→ **The task**: Reproduce the listing below in full and without alteration, apart from its pictures.

--- BEGIN Material ---

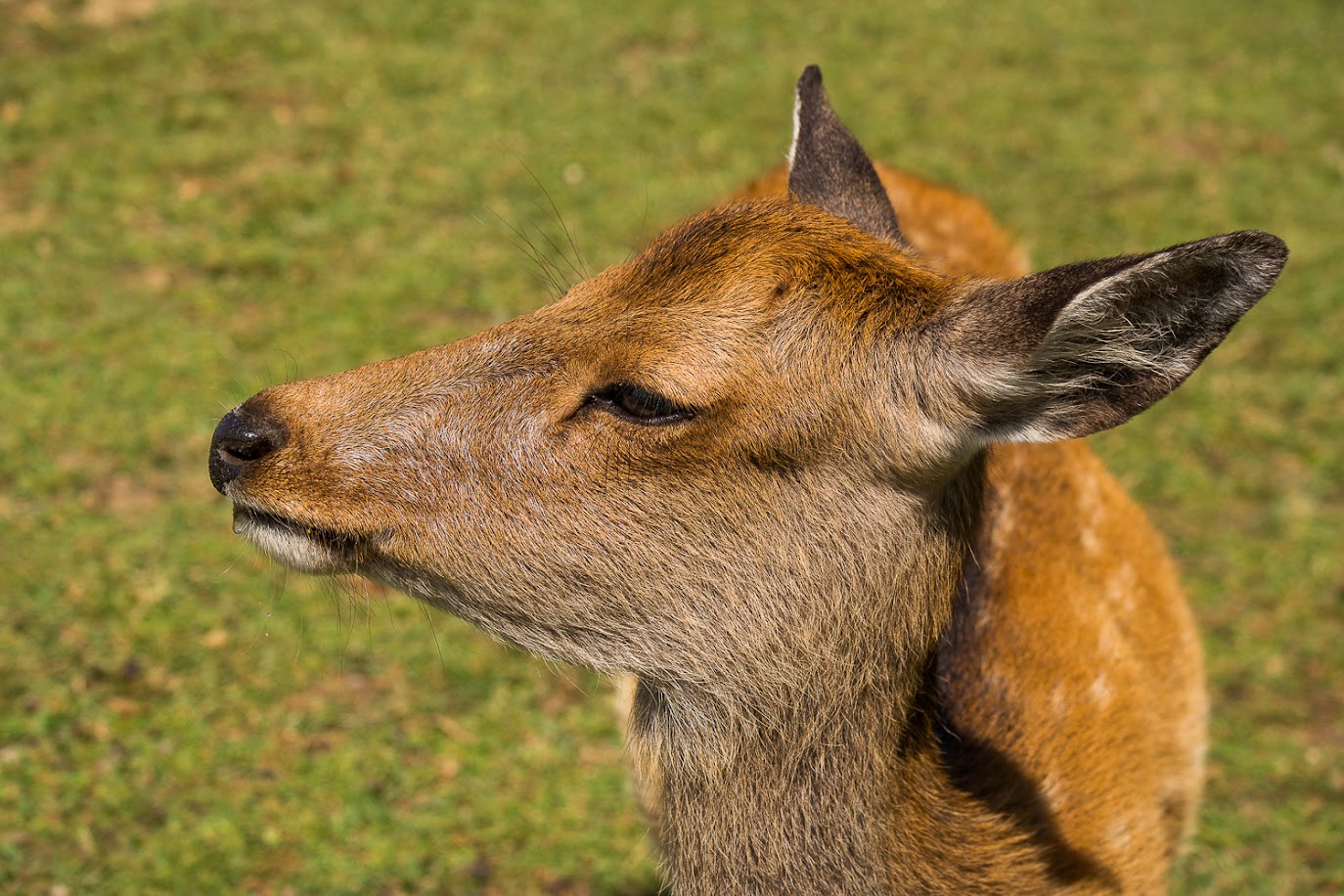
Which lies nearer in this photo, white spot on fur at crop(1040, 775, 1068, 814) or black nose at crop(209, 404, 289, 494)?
black nose at crop(209, 404, 289, 494)

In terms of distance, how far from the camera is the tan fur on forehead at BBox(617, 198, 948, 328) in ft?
8.34

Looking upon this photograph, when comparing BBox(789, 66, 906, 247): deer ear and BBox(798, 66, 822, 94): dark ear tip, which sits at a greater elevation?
BBox(798, 66, 822, 94): dark ear tip

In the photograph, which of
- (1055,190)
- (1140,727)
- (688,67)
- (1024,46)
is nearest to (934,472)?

--- END Material ---

→ **Task response**:
Which lies nearer in this photo, white spot on fur at crop(1040, 775, 1068, 814) or black nose at crop(209, 404, 289, 494)?
black nose at crop(209, 404, 289, 494)

In terms of distance, how far from the camera is the tan fur on forehead at BBox(617, 198, 948, 328) in ft?
8.34

Looking upon this photograph, when comparing BBox(789, 66, 906, 247): deer ear and BBox(798, 66, 822, 94): dark ear tip, which sits at a greater elevation?
BBox(798, 66, 822, 94): dark ear tip

In the photograph, which of
- (1055,190)
- (1140,727)
- (688,67)
- (1024,46)
is nearest to (934,472)?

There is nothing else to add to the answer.